Selection:

I really do not think I will see her again.Im going out again later to put out more posters.

I googled cat rescues in south Yorkshire it gave a list of rescues but it would only let me email 1 which was rescue rangers. 

Iv put her on rspca lost n found.


----------



## Cats cats cats (Feb 4, 2011)

we love bsh's said:


> I really do not think I will see her again.Im going out again later to put out more posters.
> 
> I googled cat rescues in south Yorkshire it gave a list of rescues but it would only let me email 1 which was rescue rangers.
> 
> Iv put her on rspca lost n found.


You WILL see her again , I absolutely insist !!! 

Have you considered offering a reward for her return ? Maybe if someone has her, that will provide an incentive to bring her back ? Xx


----------



## tincan (Aug 30, 2012)

Don't lose heart Sara , keep positive i know this is hard for you to do , but it's still early days .... 

Ive just found this in the lost cats section are any of these worth contacting ??? xx

Sticky: Advice on Looking for your lost / missing cat 

petforum ....

Bloody hell link didnt work , anyhoo have a look thru


----------



## we love bsh's (Mar 28, 2011)

Cats cats cats said:


> You WILL see her again , I absolutely insist !!!
> 
> Have you considered offering a reward for her return ? Maybe if someone has her, that will provide an incentive to bring her back ? Xx


Yes will defo offer a reward but all posters are printed now.

My area is full of untrustworthy people that's why I feel someone will keep her


----------



## Jenny1966 (Feb 7, 2011)

Don't lose heart ((hugs)) You will find her!!


----------



## chloe1975 (Mar 17, 2013)

I have got a friend who lost one of her studs for about a month, little monkey broke out of his pen. She had all but given up but within a few hours of advertising a reward someone had mysteriously 'found' him. Might be worth contacting local radio station to see if they'll put it on. Hope you find her soon x


----------



## suzy93074 (Sep 3, 2008)

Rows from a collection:
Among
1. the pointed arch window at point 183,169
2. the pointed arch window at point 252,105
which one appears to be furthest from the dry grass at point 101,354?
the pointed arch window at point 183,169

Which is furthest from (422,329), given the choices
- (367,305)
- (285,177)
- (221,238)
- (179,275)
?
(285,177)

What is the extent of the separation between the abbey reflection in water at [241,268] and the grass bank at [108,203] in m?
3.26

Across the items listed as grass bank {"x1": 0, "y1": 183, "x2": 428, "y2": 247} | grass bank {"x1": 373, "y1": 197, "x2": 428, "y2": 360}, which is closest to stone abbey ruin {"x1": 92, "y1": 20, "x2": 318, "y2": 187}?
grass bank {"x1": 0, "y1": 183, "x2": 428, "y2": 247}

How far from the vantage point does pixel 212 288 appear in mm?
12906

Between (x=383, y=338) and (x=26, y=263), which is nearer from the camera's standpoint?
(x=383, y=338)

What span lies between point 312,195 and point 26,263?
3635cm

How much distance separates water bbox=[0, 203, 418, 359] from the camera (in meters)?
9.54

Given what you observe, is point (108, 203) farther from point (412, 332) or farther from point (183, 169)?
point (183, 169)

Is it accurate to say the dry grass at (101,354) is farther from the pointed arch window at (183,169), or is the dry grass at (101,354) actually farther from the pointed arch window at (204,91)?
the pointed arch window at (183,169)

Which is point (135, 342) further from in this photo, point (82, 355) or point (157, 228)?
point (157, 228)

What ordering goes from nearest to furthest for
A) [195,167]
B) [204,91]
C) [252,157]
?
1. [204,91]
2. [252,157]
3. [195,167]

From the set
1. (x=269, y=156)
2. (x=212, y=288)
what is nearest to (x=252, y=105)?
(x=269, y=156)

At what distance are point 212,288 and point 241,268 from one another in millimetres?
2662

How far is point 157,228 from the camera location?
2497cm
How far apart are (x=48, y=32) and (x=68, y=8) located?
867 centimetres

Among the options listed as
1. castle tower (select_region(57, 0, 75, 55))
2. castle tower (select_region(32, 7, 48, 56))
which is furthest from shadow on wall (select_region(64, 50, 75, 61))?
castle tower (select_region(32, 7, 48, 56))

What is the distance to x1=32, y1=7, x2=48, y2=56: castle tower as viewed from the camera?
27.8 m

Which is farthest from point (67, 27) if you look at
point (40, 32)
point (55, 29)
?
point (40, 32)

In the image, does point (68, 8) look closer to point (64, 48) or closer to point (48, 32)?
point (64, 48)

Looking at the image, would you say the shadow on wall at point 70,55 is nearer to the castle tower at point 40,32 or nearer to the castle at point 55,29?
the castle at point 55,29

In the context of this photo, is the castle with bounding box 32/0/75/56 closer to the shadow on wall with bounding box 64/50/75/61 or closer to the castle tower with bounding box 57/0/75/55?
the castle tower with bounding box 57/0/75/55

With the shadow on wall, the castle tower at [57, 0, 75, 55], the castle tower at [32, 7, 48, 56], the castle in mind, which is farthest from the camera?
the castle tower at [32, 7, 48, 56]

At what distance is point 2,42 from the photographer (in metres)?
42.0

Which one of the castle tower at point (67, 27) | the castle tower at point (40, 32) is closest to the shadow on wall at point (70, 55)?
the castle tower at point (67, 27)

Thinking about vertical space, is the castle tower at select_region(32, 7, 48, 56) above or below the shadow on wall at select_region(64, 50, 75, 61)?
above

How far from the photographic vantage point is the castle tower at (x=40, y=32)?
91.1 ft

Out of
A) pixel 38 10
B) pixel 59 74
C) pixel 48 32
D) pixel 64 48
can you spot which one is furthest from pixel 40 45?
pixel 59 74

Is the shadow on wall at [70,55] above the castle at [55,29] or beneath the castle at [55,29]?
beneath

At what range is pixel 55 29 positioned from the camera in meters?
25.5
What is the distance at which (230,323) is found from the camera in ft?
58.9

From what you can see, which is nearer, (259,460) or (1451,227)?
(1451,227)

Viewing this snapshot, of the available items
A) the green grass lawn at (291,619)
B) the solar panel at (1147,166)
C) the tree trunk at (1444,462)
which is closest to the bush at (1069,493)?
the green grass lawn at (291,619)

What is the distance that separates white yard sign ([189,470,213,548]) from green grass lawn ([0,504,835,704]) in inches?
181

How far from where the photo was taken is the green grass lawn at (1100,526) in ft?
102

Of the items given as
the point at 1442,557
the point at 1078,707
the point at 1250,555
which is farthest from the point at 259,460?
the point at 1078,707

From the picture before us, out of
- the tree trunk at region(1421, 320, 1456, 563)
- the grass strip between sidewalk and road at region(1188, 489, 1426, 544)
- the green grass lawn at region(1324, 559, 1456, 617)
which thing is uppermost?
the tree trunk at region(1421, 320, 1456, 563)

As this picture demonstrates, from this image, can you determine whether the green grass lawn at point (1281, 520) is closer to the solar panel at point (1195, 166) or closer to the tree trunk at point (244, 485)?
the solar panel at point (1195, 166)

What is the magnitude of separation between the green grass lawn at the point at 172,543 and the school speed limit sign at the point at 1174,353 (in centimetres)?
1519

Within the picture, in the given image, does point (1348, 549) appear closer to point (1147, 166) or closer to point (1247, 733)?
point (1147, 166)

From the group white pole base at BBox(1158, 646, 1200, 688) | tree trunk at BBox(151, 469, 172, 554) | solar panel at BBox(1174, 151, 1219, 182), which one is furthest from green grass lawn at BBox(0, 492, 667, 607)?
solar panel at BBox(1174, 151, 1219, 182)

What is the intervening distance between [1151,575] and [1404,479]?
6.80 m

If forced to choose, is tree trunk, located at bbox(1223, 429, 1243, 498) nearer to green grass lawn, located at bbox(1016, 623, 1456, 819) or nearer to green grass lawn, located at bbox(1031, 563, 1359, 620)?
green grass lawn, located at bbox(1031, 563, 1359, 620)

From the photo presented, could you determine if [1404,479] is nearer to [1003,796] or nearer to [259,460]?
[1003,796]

Required actions:
**A.** In the lost-cat thread, which rescue was the only one that could be emailed from the search results?
**B.** In the rows from the first one through the line holding "867 centimetres", inclusive, swap "vantage point" for "camera position". Return only those lines, with everything else unchanged.

Correct answers:
**A.** Rescue rangers.

**B.**
Among
1. the pointed arch window at point 183,169
2. the pointed arch window at point 252,105
which one appears to be furthest from the dry grass at point 101,354?
the pointed arch window at point 183,169

Which is furthest from (422,329), given the choices
- (367,305)
- (285,177)
- (221,238)
- (179,275)
?
(285,177)

What is the extent of the separation between the abbey reflection in water at [241,268] and the grass bank at [108,203] in m?
3.26

Across the items listed as grass bank {"x1": 0, "y1": 183, "x2": 428, "y2": 247} | grass bank {"x1": 373, "y1": 197, "x2": 428, "y2": 360}, which is closest to stone abbey ruin {"x1": 92, "y1": 20, "x2": 318, "y2": 187}?
grass bank {"x1": 0, "y1": 183, "x2": 428, "y2": 247}

How far from the camera position does pixel 212 288 appear in mm?
12906

Between (x=383, y=338) and (x=26, y=263), which is nearer from the camera's standpoint?
(x=383, y=338)

What span lies between point 312,195 and point 26,263?
3635cm

How much distance separates water bbox=[0, 203, 418, 359] from the camera (in meters)?
9.54

Given what you observe, is point (108, 203) farther from point (412, 332) or farther from point (183, 169)?
point (183, 169)

Is it accurate to say the dry grass at (101,354) is farther from the pointed arch window at (183,169), or is the dry grass at (101,354) actually farther from the pointed arch window at (204,91)?
the pointed arch window at (183,169)

Which is point (135, 342) further from in this photo, point (82, 355) or point (157, 228)?
point (157, 228)

What ordering goes from nearest to furthest for
A) [195,167]
B) [204,91]
C) [252,157]
?
1. [204,91]
2. [252,157]
3. [195,167]

From the set
1. (x=269, y=156)
2. (x=212, y=288)
what is nearest to (x=252, y=105)?
(x=269, y=156)

At what distance are point 212,288 and point 241,268 from one another in millimetres?
2662

How far is point 157,228 from the camera location?
2497cm
How far apart are (x=48, y=32) and (x=68, y=8) located?
867 centimetres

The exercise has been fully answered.